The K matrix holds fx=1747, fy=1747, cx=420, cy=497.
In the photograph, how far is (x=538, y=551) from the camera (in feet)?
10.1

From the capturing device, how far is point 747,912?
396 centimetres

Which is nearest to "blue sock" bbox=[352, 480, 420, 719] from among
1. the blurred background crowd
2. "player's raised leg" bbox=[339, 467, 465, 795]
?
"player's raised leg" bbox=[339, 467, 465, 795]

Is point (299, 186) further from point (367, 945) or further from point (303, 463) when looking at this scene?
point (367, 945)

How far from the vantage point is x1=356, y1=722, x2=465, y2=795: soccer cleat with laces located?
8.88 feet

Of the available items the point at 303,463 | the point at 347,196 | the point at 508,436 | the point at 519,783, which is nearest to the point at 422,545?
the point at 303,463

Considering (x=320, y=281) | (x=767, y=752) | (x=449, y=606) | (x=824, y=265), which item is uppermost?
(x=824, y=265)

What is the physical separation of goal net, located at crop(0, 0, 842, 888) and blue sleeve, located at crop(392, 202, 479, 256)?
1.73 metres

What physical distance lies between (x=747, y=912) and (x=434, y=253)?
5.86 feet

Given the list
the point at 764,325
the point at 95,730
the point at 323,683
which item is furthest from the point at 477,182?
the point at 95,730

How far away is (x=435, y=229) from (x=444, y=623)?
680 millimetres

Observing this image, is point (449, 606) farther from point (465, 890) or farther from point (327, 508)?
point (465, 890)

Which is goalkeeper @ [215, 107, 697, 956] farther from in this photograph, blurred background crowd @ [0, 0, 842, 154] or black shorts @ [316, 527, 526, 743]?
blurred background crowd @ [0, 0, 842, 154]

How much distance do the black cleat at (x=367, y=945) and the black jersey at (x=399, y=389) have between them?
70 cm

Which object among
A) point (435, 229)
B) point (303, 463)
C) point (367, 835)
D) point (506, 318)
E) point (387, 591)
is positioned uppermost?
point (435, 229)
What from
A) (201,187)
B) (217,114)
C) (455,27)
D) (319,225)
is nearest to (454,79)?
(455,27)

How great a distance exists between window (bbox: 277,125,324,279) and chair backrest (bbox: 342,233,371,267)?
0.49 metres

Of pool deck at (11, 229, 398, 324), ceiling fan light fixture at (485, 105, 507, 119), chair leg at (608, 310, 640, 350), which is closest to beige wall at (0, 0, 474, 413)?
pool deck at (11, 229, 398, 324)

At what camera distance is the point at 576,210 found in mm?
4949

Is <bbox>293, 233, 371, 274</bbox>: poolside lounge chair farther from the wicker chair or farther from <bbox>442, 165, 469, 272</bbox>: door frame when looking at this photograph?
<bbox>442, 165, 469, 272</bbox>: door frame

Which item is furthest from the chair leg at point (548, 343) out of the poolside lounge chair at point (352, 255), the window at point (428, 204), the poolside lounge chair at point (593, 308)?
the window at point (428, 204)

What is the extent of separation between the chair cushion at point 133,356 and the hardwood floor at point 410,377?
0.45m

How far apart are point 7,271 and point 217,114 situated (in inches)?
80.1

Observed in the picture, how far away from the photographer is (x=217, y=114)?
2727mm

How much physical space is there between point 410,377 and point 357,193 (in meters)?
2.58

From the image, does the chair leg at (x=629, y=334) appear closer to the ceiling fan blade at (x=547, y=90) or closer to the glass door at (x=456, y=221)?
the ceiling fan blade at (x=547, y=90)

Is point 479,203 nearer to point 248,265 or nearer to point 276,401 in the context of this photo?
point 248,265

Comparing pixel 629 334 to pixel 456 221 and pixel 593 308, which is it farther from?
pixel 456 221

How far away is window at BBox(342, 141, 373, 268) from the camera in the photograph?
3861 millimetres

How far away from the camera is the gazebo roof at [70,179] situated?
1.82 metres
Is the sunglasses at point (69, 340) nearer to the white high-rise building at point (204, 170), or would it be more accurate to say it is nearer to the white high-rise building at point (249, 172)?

____________

YOUR INSTRUCTIONS: Output the lines from the one containing "Observed in the" through the end of the material, both included, as a Markdown table with the columns Row and Text. Leave out blank lines.

FINAL ANSWER:
| Row | Text |
|---|---|
| 1 | Observed in the picture, how far away from the photographer is (x=217, y=114)? |
| 2 | 2727mm |
| 3 | How much physical space is there between point 410,377 and point 357,193 (in meters)? |
| 4 | 2.58 |
| 5 | From the image, does the chair leg at (x=629, y=334) appear closer to the ceiling fan blade at (x=547, y=90) or closer to the glass door at (x=456, y=221)? |
| 6 | the ceiling fan blade at (x=547, y=90) |
| 7 | Is point 479,203 nearer to point 248,265 or nearer to point 276,401 in the context of this photo? |
| 8 | point 248,265 |
| 9 | Comparing pixel 629 334 to pixel 456 221 and pixel 593 308, which is it farther from? |
| 10 | pixel 456 221 |
| 11 | How far away is window at BBox(342, 141, 373, 268) from the camera in the photograph? |
| 12 | 3861 millimetres |
| 13 | How far away from the camera is the gazebo roof at [70,179] situated? |
| 14 | 1.82 metres |
| 15 | Is the sunglasses at point (69, 340) nearer to the white high-rise building at point (204, 170), or would it be more accurate to say it is nearer to the white high-rise building at point (249, 172)? |